Even where the party enthusiastically supports the institutions of the Belfast Agreement and all the goals of good government, this is difficult to separate from its furious hostility to the existence of Northern Ireland – a place it cannot bring itself to name.

If that hostility has to be toned down to promote the success of a Sinn Féin-led Executive, the message could find a ready audience. Relentless negativity is wearying even for those with a love-hate relationship with their home, and regional identity and pride are strong across the northern population. The “failed statelet” gloom republicans push at every turn bears no relation to most people’s lives. The public wants devolution to work, despite cynicism about Stormont’s record, and can respond powerfully to executive harmony. There must be widespread exhaustion with the DUP, to the point where many unionists might welcome a change of mood, even if they cannot actively welcome Sinn Féin at the helm.
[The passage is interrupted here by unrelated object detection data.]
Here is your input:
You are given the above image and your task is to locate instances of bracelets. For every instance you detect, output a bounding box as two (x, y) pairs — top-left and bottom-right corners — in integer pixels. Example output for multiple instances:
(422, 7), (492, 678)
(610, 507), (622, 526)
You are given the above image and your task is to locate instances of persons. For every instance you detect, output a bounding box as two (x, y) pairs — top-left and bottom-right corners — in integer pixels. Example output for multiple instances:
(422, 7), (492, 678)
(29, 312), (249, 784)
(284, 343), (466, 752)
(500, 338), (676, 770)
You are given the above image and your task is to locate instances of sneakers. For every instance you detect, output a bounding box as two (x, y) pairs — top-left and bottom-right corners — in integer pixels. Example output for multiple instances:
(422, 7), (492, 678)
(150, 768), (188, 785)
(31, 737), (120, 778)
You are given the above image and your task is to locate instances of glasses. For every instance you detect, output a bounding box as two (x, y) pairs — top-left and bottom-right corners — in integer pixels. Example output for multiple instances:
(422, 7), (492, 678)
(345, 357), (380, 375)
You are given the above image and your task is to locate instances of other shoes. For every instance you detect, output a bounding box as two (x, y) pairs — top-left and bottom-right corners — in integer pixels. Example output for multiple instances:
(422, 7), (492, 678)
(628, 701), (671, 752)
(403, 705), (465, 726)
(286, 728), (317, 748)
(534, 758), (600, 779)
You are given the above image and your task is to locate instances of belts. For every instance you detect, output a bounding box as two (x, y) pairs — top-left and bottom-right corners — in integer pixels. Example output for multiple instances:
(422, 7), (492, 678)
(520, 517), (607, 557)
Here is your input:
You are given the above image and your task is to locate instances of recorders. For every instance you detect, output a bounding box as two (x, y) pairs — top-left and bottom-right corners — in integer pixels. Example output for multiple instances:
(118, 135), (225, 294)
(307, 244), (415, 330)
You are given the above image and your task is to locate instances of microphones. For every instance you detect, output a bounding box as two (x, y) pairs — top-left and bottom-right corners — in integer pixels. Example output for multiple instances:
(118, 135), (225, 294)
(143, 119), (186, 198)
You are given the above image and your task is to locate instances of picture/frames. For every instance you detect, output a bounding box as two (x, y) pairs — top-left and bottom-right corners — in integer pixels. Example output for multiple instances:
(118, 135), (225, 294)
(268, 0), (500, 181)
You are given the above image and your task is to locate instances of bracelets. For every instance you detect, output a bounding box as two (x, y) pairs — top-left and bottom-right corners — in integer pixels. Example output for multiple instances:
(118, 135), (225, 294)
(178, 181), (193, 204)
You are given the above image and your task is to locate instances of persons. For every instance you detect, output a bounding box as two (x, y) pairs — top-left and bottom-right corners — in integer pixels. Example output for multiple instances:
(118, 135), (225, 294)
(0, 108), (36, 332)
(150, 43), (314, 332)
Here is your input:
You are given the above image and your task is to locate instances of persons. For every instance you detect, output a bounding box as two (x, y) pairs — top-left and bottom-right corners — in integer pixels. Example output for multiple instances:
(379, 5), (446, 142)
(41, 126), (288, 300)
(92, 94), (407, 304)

The republican objection in principle to making Northern Ireland work is that it cannot work. The objection in practice is that it might work, entrenching the status quo

For republicans, any change must still serve a united Ireland. Sinn Féin can conflate that goal with its own success, using Stormont to grow its vote in the North and demonstrate its fitness for office in the South. Talking up the Northern Irish economy can answer concerns in the Republic about the cost of unification. Although there is no prospect of a Border poll, or the Republic ever voting no, Sinn Féin is still at risk of being associated with an enormous, looming bill.

The republican objection in principle to making Northern Ireland work is that it cannot work. The objection in practice is that it might work, entrenching the status quo. That is a gamble Sinn Féin must now take, unless it wants its time in office to be seen as a failure.

Presumably, it will end in failure regardless. The economy will disappoint, or powersharing will stumble for reasons that cannot be blamed entirely on unionism, or the political pendulum will simply swing back as it almost always does.

But Sinn Féin really has no other choice. Unlike the DUP, at least it knows to embrace it.